• **PROBLEMS TO SOLVE**
[a] Decide whether each statement below agrees with the passage on business assets and wills in Kenya. For each, answer yes or no and quote the words from the passage that decide it. (i) An oral will is allowed for an estate valued under KES 30,000 if it is made before two witnesses and the testator dies within three months. (ii) A person of sound mind who is 16 years old can make a valid will. (iii) The executor applies for a Grant of Probate under Section 35 of the Law of Succession Act.
[b] Duplicate the passage on business assets and wills in Kenya word for word, from "Legal Framework: Law" to "the will’s validity.".

• **PASSAGE SHOWN**
Business assets in Kenya can include a wide range of property, such as shares in a private or public company, partnership interests, sole proprietorship assets, intellectual property, business equipment, real estate used for business purposes, and financial accounts tied to the business. These assets form part of an individual’s estate, which, under Section 3 of the Law of Succession Act, includes all property, rights, and obligations owned by the deceased at the time of death. Including these assets in a will ensures that they are distributed to intended beneficiaries, such as family members, business partners, or other designated persons, in line with the testator’s wishes.
However, business assets often have unique characteristics, such as ongoing operations, shared ownership, or tax obligations, which necessitate careful planning to avoid disputes or financial burdens for beneficiaries. The interplay between the Law of Succession Act and the Income Tax Act is crucial in determining how these assets can be transferred without incurring unnecessary tax liabilities.
Legal Framework: Law of Succession Act (Cap 160)
The Law of Succession Act (Cap 160) governs both testate and intestate succession in Kenya. For business owners who wish to include their business assets in a will, the following provisions are relevant:
1. Capacity to Make a Will
Under Section 5 of the Law of Succession Act, any person who is of sound mind and over the age of 18 can create a valid will. This includes the ability to dispose of all their free property, including business assets, by will. The testator must understand the nature of the will, the extent of their assets, and the legal obligations to provide for dependants, such as spouses and children, to ensure the will’s validity.
2. Requirements for a Valid Will
To be valid under Sections 8 and 11 of the Law of Succession Act, a will must meet specific formalities:
Written Will: The will must be in writing, signed by the testator or by someone under their direction, and witnessed by at least two competent witnesses who sign in the presence of the testator.
Oral Will: For estates valued under KES 30,000, an oral will is permissible if made in the presence of two witnesses and the testator dies within three months. However, business assets typically exceed this value, making a written will the standard choice.
Clarity of Intent: The will must clearly outline how business assets are to be distributed, specifying beneficiaries and any conditions for transfer, such as shares being transferred to a specific partner or sold to settle debts.
3. Forced Heirship and Dependant Provisions
Under Section 26 of the Law of Succession Act, Kenyan law includes a forced heirship regime, which allows dependants (e.g., spouses, children, or other close relatives) to challenge a will if they are unfairly excluded. For business owners, this means that excluding dependants from inheriting business assets could lead to legal challenges. Courts may intervene to ensure reasonable provision for dependants, potentially altering the distribution of business assets.
4. Executor’s Role
The testator must appoint an executor in the will to manage the estate, including business assets, after their death. The executor applies for a Grant of Probate under Section 53 of the Law of Succession Act, which authorizes them to administer the estate according to the will. For business assets, the executor’s responsibilities include valuing the assets, settling any debts or taxes, and transferring ownership to beneficiaries.
5. Intestate Succession
If a business owner dies without a valid will, their estate, including business assets, is distributed according to the intestacy provisions of the Law of Succession Act. Section 35 outlines that a surviving spouse is entitled to personal and household effects and a life interest in the residue of the estate, with the remainder distributed to children. In polygamous families, Section 40 mandates distribution based on the number of children per household. This can complicate the management of business assets, especially if the business is to continue operating or if beneficiaries disagree on its management.

• **GIVEN MATERIAL**
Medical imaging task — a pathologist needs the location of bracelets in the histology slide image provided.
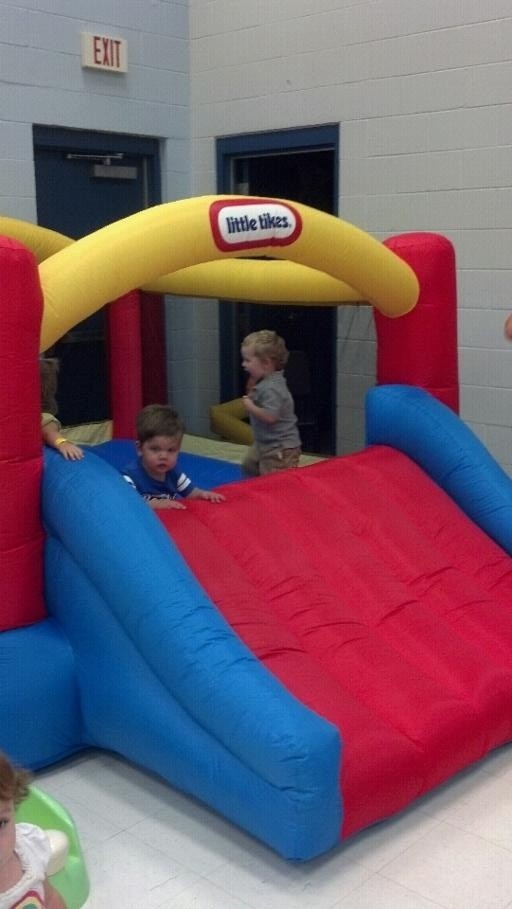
[54,437,74,448]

• **SOLUTIONS TO THE EXERCISE**
[a]
(i) Yes: "For estates valued under KES 30,000, an oral will is permissible if made in the presence of two witnesses and the testator dies within three months."
(ii) No: "any person who is of sound mind and over the age of 18 can create a valid will."
(iii) No: "The executor applies for a Grant of Probate under Section 53 of the Law of Succession Act"

[b]
Legal Framework: Law of Succession Act (Cap 160)
The Law of Succession Act (Cap 160) governs both testate and intestate succession in Kenya. For business owners who wish to include their business assets in a will, the following provisions are relevant:
1. Capacity to Make a Will
Under Section 5 of the Law of Succession Act, any person who is of sound mind and over the age of 18 can create a valid will. This includes the ability to dispose of all their free property, including business assets, by will. The testator must understand the nature of the will, the extent of their assets, and the legal obligations to provide for dependants, such as spouses and children, to ensure the will’s validity.